• [Data for this exercise]

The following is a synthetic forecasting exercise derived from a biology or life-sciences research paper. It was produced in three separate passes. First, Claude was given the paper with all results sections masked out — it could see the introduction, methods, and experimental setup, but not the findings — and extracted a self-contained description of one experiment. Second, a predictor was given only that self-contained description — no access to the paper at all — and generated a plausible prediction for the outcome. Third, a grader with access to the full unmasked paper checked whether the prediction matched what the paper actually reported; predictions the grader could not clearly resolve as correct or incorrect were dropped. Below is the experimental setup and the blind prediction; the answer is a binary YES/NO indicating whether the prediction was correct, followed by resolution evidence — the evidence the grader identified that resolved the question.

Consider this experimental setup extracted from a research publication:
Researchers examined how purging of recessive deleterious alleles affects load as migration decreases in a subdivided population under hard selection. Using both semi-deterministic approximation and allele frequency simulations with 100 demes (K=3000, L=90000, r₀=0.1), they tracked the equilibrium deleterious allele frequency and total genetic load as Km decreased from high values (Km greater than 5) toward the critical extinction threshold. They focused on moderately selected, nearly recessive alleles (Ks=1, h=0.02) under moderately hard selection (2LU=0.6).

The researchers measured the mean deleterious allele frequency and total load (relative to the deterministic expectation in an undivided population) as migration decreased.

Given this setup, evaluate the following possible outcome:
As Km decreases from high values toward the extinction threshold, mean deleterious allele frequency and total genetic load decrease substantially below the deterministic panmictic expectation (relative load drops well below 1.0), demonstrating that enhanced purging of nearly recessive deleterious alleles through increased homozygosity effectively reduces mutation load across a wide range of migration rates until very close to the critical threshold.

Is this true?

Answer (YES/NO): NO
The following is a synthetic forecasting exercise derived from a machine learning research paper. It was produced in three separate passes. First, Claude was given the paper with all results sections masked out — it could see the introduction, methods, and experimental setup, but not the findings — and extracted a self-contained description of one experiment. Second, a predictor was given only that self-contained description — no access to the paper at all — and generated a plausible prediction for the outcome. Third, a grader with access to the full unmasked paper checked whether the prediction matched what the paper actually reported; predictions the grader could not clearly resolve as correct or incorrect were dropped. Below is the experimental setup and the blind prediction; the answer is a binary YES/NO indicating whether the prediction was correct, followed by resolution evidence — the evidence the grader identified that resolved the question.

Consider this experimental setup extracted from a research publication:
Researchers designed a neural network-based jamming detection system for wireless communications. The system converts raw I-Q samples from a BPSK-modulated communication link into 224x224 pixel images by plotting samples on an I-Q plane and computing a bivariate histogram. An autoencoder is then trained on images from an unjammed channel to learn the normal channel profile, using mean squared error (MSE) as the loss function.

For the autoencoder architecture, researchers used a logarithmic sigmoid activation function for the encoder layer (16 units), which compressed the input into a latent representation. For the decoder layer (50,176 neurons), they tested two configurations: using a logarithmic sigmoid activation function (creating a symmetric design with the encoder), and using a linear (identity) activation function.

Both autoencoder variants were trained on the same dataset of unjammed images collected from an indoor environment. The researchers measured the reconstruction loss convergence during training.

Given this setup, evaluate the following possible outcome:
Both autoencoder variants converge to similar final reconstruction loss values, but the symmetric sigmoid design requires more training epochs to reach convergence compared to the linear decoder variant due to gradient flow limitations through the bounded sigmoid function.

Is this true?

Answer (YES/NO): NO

• [What is expected] For each line in the material above that contains the string "decreases", make a copy.

• [Written solution]
Researchers examined how purging of recessive deleterious alleles affects load as migration decreases in a subdivided population under hard selection. Using both semi-deterministic approximation and allele frequency simulations with 100 demes (K=3000, L=90000, r₀=0.1), they tracked the equilibrium deleterious allele frequency and total genetic load as Km decreased from high values (Km greater than 5) toward the critical extinction threshold. They focused on moderately selected, nearly recessive alleles (Ks=1, h=0.02) under moderately hard selection (2LU=0.6).
As Km decreases from high values toward the extinction threshold, mean deleterious allele frequency and total genetic load decrease substantially below the deterministic panmictic expectation (relative load drops well below 1.0), demonstrating that enhanced purging of nearly recessive deleterious alleles through increased homozygosity effectively reduces mutation load across a wide range of migration rates until very close to the critical threshold.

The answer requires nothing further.